The phrase “after Harvey” dominates Houston’s vocabulary. Can we live in this house after Harvey? Will businesses still relocate here after Harvey?

Nearly 20 months after one of the most expensive disasters in U.S. history, much has changed. In 2018, City Council passed regulations requiring new construction to be elevated 2 feet above the 500-year flood plain, a move that, along with the push to update building codes across Texas, should protect more property. Harris County voters also resoundingly approved a $2.5 billion bond referendum to fund 230 new flood mitigation projects.

That’s important progress. But, despite our new reality, we have not started moving past the retroactive scrambling of recovery and toward the deliberate planning of resilience.

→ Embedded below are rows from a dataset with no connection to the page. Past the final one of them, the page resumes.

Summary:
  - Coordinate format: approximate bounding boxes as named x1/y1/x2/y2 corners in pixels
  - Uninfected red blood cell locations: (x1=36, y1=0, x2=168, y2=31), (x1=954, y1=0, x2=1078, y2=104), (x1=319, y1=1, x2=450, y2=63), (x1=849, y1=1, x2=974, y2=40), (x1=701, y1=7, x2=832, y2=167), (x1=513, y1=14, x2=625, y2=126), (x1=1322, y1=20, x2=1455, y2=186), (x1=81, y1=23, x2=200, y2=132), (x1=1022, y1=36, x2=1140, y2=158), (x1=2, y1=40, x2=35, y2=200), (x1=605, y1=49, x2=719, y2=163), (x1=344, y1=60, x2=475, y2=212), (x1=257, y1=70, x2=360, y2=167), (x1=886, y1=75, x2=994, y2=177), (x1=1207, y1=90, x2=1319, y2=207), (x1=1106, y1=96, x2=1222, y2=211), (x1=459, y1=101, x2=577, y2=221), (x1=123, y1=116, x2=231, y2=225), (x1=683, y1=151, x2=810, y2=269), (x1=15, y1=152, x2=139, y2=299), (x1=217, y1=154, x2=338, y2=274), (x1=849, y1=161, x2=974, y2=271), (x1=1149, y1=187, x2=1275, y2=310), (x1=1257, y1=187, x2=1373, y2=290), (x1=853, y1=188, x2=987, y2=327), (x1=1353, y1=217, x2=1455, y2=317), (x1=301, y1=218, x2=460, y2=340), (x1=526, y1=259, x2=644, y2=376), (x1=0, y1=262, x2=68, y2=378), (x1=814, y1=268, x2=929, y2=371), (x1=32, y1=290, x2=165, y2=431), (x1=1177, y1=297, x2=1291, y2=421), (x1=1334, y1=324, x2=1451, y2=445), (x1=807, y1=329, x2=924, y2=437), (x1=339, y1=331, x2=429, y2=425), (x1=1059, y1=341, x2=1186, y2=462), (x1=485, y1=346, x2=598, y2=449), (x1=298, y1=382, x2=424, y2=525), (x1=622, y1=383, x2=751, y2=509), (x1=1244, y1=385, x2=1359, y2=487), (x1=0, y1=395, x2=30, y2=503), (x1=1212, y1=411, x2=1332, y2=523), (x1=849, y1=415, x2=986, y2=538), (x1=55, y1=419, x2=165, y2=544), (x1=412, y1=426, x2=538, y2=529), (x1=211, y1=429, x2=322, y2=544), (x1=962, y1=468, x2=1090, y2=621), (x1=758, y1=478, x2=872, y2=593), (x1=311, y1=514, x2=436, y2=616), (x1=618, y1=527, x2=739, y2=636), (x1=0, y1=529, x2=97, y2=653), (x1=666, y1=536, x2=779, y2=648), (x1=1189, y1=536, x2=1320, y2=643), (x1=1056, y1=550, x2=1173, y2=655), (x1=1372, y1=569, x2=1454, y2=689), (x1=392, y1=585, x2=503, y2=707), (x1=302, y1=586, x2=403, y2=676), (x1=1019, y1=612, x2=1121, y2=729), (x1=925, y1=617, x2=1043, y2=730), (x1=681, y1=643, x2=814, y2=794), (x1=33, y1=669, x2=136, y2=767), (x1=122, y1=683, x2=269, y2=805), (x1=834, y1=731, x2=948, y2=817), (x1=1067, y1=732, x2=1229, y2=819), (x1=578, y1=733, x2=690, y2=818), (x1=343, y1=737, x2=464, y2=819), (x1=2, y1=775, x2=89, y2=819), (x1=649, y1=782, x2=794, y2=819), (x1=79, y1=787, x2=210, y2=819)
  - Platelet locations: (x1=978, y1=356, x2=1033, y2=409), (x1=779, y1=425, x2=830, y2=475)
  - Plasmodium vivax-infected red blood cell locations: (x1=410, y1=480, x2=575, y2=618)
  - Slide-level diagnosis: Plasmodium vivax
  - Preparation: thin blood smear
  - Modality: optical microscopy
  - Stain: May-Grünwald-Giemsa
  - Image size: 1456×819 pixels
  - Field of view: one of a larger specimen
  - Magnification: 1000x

That distinction is more than just a play on buzzwords. For all the damage Harvey brought, it also has given our region money and urgency it wouldn’t have had otherwise to prepare for the dangerous changes to our climate expected this century. We must take advantage of both. While flood recovery and mitigation will always be essential in Houston, we must also develop smart, comprehensive policies that address the many other climate-related threats.